TEXTO EXTRAÍDO ::
------------------------

A querela marca mais um capítulo da escalada conflituosa entre os poderes da República. A tensão já se desenrolava desde sexta-feira (9), quando o TSE publicou nota oficial para rebater afirmações de Bolsonaro, desacompanhadas de provas, a respeito de supostas fraudes nas eleições após o advento da urna eletrônica. O presidente havia declarado que, sem o voto impresso, defendido por ele e seu núcleo de apoiadores, o pleito de 2022 poderá não ser realizado.
“A realização de eleições, na data prevista na Constituição, é pressuposto do regime democrático. Qualquer atuação no sentido de impedir a sua ocorrência viola princípios constitucionais e configura crime de responsabilidade”, afirmou, em nota, o TSE, presidido por Barroso, citando delito que pode servir de base legal para um processo de impeachment.
No dia seguinte à reação do TSE, Bolsonaro deu prosseguimento ao embate e, em Porto Alegre, vinculou Barroso à pedofilia e associou o magistrado a outros crimes, sem apresentar evidências. O conflito, neste caso, também deve-se ao fato de Barroso ter criticado o voto impresso, qualificado por ele como “retrocesso” no sistema eleitoral, além de significar impacto nos cofres públicos.

------------------------

ENTRADAS DE DADOS ::
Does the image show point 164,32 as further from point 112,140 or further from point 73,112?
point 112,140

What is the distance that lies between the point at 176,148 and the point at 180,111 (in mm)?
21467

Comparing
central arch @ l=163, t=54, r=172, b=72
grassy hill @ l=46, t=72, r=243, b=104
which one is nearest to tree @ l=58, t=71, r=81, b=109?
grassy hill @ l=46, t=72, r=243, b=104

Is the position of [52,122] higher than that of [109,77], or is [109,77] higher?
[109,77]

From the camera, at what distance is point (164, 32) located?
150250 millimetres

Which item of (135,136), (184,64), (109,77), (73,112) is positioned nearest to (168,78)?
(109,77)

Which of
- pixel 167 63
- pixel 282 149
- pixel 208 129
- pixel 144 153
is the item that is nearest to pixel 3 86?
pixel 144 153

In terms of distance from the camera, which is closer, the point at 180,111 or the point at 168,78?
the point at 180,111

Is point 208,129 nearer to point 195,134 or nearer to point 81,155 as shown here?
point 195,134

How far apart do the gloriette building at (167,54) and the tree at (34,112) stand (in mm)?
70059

------------------------

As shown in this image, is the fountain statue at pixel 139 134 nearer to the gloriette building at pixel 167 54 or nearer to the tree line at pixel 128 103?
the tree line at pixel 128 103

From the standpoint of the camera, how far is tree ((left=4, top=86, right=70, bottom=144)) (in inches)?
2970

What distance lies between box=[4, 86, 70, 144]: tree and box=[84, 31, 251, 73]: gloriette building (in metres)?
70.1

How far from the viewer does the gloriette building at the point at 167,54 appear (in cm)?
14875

------------------------

REQUISITOS :: No texto sobre o embate entre Bolsonaro e o TSE, que termo Barroso usou para qualificar o voto impresso?

RESULTADO DO EXERCÍCIO :: “Retrocesso” no sistema eleitoral.